The Raphael workshop had faced a similar problem working on the School of
Athens, an enormous group portrait, with only some books and old portraits for
guidance, and 50 people in the room.
Next
to the Vitruvian man in the tapestry and much less obscure is an illustration
of another ancient oversimplified definition of a man, the famous “featherless
biped” of Plato that Diogenes proposed could just as well be a plucked chicken.

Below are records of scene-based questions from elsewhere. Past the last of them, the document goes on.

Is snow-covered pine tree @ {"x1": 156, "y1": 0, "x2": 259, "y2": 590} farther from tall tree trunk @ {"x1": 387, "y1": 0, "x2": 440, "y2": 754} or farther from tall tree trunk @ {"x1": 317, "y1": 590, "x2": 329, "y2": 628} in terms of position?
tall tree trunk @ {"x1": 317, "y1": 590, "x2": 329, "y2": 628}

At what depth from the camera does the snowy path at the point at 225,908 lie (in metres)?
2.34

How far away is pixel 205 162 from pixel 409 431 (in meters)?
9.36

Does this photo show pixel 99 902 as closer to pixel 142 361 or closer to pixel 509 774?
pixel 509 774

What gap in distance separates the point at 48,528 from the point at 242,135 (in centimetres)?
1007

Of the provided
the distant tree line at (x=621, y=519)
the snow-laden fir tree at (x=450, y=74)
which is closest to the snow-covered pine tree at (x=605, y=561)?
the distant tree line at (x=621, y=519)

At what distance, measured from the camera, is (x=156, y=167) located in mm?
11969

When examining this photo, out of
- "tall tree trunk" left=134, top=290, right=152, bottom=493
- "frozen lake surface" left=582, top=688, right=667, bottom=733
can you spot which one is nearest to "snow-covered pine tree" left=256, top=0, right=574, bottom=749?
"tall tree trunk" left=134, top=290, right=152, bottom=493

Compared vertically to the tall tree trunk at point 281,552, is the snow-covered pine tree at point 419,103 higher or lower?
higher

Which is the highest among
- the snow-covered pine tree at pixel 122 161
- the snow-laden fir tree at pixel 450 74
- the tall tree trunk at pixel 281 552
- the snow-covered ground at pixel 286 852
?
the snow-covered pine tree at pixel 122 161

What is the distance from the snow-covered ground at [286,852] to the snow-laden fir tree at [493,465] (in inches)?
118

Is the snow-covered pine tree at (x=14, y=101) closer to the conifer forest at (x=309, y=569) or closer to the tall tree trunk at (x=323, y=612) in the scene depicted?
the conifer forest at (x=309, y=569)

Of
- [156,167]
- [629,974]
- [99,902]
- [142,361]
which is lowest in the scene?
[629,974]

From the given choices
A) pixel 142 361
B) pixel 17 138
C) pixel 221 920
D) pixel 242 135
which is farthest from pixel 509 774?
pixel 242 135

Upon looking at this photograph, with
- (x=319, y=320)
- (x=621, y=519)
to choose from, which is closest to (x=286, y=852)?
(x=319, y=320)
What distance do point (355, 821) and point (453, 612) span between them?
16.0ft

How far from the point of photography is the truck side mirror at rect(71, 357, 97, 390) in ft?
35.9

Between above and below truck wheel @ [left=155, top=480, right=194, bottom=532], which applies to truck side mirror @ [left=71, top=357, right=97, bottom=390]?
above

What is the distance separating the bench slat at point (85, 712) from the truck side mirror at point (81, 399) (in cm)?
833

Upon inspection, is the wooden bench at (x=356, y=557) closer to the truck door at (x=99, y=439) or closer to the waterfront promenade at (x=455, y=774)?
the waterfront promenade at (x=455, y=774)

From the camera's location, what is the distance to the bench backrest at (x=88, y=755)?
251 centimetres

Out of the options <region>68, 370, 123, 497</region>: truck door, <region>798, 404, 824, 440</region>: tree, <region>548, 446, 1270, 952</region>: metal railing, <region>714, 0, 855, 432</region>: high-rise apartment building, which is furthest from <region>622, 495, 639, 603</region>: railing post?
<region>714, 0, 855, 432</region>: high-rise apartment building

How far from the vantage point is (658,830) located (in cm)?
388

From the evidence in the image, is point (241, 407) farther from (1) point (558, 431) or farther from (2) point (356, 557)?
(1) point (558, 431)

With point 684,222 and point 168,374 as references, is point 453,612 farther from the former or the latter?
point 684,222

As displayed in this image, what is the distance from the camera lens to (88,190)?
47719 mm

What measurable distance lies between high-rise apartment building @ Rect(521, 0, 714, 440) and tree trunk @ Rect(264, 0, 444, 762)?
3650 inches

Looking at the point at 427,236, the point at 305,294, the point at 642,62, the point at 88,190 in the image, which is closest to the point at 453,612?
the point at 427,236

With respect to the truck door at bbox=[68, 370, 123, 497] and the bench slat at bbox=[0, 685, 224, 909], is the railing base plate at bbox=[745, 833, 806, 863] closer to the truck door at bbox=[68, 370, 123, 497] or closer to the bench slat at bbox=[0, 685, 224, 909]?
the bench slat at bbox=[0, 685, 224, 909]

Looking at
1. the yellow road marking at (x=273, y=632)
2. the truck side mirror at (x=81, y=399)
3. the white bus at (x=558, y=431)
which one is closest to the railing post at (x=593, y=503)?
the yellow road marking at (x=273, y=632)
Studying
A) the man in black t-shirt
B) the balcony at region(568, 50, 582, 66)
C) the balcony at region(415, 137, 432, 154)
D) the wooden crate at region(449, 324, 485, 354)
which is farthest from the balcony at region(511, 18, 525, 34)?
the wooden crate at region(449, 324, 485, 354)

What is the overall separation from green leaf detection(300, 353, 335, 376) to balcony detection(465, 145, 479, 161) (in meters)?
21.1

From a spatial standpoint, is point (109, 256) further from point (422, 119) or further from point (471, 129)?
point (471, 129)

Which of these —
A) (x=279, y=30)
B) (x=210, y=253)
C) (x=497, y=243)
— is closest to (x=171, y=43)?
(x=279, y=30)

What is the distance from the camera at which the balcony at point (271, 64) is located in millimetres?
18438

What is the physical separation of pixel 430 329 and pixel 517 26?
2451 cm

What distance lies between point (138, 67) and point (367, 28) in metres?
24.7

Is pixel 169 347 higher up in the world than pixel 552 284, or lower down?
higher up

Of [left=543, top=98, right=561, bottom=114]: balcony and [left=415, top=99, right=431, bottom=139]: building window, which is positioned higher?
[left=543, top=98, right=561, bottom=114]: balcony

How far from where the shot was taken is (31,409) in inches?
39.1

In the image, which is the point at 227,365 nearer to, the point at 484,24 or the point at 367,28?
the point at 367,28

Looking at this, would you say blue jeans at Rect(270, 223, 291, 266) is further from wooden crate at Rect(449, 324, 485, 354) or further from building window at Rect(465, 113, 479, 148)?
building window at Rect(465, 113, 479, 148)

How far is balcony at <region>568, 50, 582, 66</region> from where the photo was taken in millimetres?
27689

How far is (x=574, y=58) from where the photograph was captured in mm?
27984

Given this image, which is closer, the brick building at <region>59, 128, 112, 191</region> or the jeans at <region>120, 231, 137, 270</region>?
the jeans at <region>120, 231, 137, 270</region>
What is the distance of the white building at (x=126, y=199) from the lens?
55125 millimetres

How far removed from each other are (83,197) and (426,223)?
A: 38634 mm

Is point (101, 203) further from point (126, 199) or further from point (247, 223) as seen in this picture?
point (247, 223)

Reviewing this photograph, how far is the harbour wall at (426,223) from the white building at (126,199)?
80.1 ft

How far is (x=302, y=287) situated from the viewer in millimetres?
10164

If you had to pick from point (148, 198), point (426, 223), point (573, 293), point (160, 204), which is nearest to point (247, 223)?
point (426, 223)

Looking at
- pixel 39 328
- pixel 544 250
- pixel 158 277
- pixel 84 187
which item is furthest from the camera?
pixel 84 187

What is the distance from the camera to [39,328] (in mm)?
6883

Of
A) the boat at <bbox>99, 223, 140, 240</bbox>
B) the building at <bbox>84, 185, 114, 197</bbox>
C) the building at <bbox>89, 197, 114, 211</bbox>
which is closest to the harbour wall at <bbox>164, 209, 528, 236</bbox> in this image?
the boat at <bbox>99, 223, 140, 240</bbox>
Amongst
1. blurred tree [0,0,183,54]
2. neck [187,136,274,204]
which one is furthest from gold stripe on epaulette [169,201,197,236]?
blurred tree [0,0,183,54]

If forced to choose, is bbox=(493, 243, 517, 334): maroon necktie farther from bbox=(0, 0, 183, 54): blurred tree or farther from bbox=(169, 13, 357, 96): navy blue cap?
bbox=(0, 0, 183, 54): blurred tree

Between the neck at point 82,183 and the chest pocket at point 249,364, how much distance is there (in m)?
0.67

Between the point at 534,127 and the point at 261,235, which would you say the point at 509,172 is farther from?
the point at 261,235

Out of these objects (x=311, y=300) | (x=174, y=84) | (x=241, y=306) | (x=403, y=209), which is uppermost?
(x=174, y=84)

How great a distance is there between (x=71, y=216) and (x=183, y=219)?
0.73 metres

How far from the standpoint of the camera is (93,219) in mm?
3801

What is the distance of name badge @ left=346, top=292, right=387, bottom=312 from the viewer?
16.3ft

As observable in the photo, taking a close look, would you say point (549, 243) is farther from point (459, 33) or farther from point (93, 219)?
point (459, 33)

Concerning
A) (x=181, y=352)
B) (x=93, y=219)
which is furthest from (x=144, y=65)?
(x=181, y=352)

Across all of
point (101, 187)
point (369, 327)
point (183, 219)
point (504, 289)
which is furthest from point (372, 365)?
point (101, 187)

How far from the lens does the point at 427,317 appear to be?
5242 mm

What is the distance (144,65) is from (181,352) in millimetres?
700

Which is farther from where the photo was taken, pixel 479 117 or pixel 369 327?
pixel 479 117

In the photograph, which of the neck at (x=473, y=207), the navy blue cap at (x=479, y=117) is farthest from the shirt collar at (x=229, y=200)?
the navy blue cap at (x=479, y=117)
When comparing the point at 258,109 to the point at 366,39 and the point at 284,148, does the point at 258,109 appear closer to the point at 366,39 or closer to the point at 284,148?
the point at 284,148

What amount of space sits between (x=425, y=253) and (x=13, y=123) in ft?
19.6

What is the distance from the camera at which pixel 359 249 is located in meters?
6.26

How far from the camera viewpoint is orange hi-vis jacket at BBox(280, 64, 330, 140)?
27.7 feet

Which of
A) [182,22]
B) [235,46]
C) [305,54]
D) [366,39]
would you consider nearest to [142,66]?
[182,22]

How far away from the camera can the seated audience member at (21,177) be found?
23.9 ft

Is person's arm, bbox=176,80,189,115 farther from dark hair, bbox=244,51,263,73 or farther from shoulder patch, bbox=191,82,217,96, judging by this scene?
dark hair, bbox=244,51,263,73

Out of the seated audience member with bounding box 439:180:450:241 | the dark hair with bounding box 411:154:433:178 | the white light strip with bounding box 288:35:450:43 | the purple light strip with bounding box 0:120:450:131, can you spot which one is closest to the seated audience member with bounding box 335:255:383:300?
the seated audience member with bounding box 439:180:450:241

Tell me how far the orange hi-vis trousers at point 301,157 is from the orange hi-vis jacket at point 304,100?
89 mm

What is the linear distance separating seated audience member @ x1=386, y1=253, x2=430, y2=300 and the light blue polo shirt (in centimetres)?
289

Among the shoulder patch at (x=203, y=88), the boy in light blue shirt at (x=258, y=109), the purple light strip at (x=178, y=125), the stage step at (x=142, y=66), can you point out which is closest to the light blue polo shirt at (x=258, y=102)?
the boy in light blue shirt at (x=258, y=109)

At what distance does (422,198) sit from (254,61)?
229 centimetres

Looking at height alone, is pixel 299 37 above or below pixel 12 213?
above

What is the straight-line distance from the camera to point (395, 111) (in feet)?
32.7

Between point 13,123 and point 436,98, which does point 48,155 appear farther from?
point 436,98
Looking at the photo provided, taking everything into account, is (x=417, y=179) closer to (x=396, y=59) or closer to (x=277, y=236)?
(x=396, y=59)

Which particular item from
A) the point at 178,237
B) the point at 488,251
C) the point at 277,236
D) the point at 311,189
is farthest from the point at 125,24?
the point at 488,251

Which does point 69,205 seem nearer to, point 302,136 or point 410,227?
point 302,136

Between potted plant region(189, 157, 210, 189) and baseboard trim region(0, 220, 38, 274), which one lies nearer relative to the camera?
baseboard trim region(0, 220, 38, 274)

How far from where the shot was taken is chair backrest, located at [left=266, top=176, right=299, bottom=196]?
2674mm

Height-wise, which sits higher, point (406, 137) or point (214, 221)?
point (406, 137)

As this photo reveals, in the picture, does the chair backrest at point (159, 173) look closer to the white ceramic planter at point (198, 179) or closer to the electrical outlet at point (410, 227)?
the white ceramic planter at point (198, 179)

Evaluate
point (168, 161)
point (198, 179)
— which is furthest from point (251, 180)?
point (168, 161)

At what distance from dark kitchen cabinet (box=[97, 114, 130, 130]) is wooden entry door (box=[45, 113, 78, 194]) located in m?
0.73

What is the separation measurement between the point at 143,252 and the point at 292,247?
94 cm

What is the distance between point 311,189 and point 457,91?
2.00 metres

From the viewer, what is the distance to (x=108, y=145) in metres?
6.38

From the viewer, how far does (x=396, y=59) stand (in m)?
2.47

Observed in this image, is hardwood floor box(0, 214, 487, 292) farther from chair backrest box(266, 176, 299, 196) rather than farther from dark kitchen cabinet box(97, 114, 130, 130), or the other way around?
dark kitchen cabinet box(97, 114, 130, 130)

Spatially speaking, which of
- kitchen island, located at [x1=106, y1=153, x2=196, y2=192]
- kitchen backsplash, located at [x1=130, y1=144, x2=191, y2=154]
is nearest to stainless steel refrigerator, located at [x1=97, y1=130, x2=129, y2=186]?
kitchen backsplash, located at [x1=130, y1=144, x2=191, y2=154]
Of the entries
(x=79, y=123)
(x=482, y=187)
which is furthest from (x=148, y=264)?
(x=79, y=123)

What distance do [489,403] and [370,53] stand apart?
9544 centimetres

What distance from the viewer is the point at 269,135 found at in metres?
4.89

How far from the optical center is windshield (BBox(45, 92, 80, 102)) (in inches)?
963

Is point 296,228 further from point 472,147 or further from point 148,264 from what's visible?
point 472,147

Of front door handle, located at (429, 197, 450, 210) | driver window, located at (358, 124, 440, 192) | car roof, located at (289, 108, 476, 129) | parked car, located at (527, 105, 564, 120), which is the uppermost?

The story came from Diogenes Laertius:
“Plato had defined Man as an animal, biped and featherless, and was applauded. Diogenes plucked a fowl and brought it into the lecture-room with the words, ‘Here is Plato’s man.’ In consequence of which there was added to the definition, ‘having broad nails.’” (Lives and Opinions of Eminent Philosophers in Ten Books, Book VI, 40, page 43 of the Loeb Classics edition, vol. II)
It
might be that in the School of Athens, Raphael meant to represent the incident
by showing Diogenes sprawled on the floor with bare feet, as though his
toenails had caught Plato’s eye.
The
tapestries were more or less Bosch imitations albeit with mostly new material,
and there are innumerable featherless bipeds in Hieronymus Bosch-style
paintings. One in the Lisbon Saint Anthony tryptich (likely actually by Bosch
since there are so many copies) illustrated the “broad nails” with hooves on
what is more or less a dog with two horse’s legs and wings big ears. (I have no
explanation for the wings big ears etc.)
The
featherless biped in a Prado Saint Anthony (Las tentaciones de San Antonio
Abad, Num. de catálogo P02049) is vastly more attractive and is a little like
the one in the tapestry but with human feet. Looking closely at this painting
with the help of the museum’s Galería Online, I am starting to think it could
really be the work of Pieter Bruegel the Elder. He was said to have studied
with Pieter Coecke van Aelst and the tapestries are filled with odds and ends
that are almost like Bruegel but seldom as good as Bruegel (maybe with the
exception of the featherless biped shown here), and he would have been a small
child when they were made. The most extraordinary improvement on a theme from
the tapestries is the newly restored El vino de la fiesta de San Martín. The small painting
of Saint Anthony is vastly harder to recognize as a Bruegel but that may be
what it is. I think it is my favorite picture.